Gindi Backs Down on Anti-Shabbos Penalty

YERUSHALAYIM -
Chairman of the Knesset Finance Committee Rabbi Moshe Gafni (UTJ). (Yonatan Sindel/Flash90)
Chairman of the Knesset Finance Committee Rabbi Moshe Gafni (UTJ). (Yonatan Sindel/Flash90)

The Tel Aviv mall owner Gindi backed down on the penalty it sought to impose on one of its tenants for refusing to open on Shabbos, in the wake of the publicity surrounding the incident.

However, while the giant holding company said it would relent on the 3,000-shekel penalty, it said that it would seek legal recourse in view of the fact that the contract with Henry’s and other mall tenants calls for being open on Shabbos. The store’s refusal constitutes breach of contract, they argue.

The store owner, Ofer Lauferman, said that he was not prepared to work on Shabbos. “I am not religious,” he said, “and am not the type to wage a national struggle over Shabbos observance. All that I ask is that I should not be forced to work on Shabbos. There’s a law in this country, and that transcends all contracts.”

Indeed, it was unclear how Gindi could sue him for breach of a contract which itself contravenes the law.

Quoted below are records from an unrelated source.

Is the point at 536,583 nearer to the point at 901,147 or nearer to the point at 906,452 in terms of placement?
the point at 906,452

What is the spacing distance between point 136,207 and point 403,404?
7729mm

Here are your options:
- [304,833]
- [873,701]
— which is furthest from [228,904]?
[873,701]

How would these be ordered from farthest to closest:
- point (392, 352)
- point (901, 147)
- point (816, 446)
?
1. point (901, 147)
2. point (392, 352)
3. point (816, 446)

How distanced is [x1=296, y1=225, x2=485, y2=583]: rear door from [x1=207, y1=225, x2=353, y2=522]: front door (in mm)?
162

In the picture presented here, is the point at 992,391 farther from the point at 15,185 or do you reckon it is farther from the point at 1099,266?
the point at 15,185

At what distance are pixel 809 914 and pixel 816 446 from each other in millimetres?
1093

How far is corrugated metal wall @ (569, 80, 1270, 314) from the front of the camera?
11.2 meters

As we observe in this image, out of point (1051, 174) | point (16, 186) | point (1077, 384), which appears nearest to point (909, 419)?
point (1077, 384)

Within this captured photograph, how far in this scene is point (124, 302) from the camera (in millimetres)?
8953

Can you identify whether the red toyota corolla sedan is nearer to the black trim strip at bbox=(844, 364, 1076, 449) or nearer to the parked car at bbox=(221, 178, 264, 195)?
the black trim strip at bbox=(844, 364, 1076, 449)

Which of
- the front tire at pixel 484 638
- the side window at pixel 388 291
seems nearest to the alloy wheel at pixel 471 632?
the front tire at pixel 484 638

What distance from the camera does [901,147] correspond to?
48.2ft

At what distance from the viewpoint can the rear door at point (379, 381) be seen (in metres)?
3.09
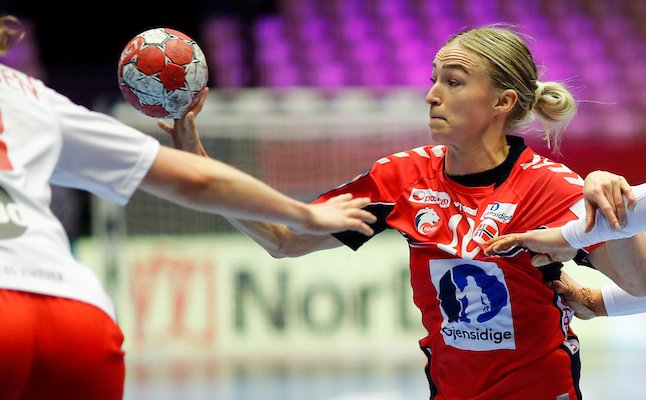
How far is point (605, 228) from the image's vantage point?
9.04 feet

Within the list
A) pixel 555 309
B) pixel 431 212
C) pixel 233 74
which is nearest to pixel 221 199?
pixel 431 212

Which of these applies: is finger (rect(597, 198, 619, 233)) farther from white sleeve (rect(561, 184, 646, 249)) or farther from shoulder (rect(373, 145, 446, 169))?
shoulder (rect(373, 145, 446, 169))

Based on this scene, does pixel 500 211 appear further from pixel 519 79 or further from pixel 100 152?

Finance Committee Chairman Rabbi Moshe Gafni (United Torah Judaism) took the opposite approach. After learning of the incident, he asked Attorney General Yehuda Weinstein to open an investigation into Gindi’s “secular coercion” which the law forbids.

Support came from another direction as well on Wednesday, as Yaakov Halperin, the CEO of Halperin Optical, offered to back Henry’s fight to keep Shabbos by paying any penalties imposed by the mall owners, as well as legal fees they might incur.

Meanwhile, north of Tel Aviv, in the coastal city of Herzliya, the municipality’s just-announced plan to run “Shabbos shuttles” — minibuses from outlying neighborhoods to the city’s beaches and shopping center — has provoked a public outcry, Arutz Sheva reported.

The plan was approved Wednesday by the city council despite objections raised by both religious and secular council members.

The shuttle is projected to begin running next April. Seeking to downplay the chillul Shabbos, city officials stressed that it will operate only for a few hours each Shabbos, and will avoid religious neighborhoods.

Amid the ongoing struggle over Shabbos observance, the idea of a two-day weekend — Shabbos and Sunday — may become a reality in Israel after years of discussion, something that could ease the tensions.

Interior Minister Silvan Shalom (Likud) and Economy Minister Arye Deri (Shas) say they are working on a plan to make it happen. Shalom has been a leading advocate for the change for some years.

Such a decision would ultimately require the approval of Prime Minister Binyamin Netanyahu. A source close to the prime minister told The Jerusalem Post that a major change in the status quo of this kind would have to be weighed very carefully.

Deri is hopeful that instituting Sunday off would relieve pressure on businesses and their employees to work on Shabbos. Currently, the stores that operate on Shabbos are forcing competitors, particularly smaller ones, to either open on Shabbos as well, or close down altogether. Employers, in turn, are pressuring their employees to give up their day of rest.

The theory is that if people have a day off on Sunday for shopping, they will use that day instead of Shabbos, thereby reducing the incentive for the malls and stores to operate on Shabbos. But no one knows what will happen until it’s tried.

Deri said he met earlier in the week with the owners of Henry’s. Of the contract stipulating chillul Shabbos, Deri said, “It’s illegal, but no one enforces it.”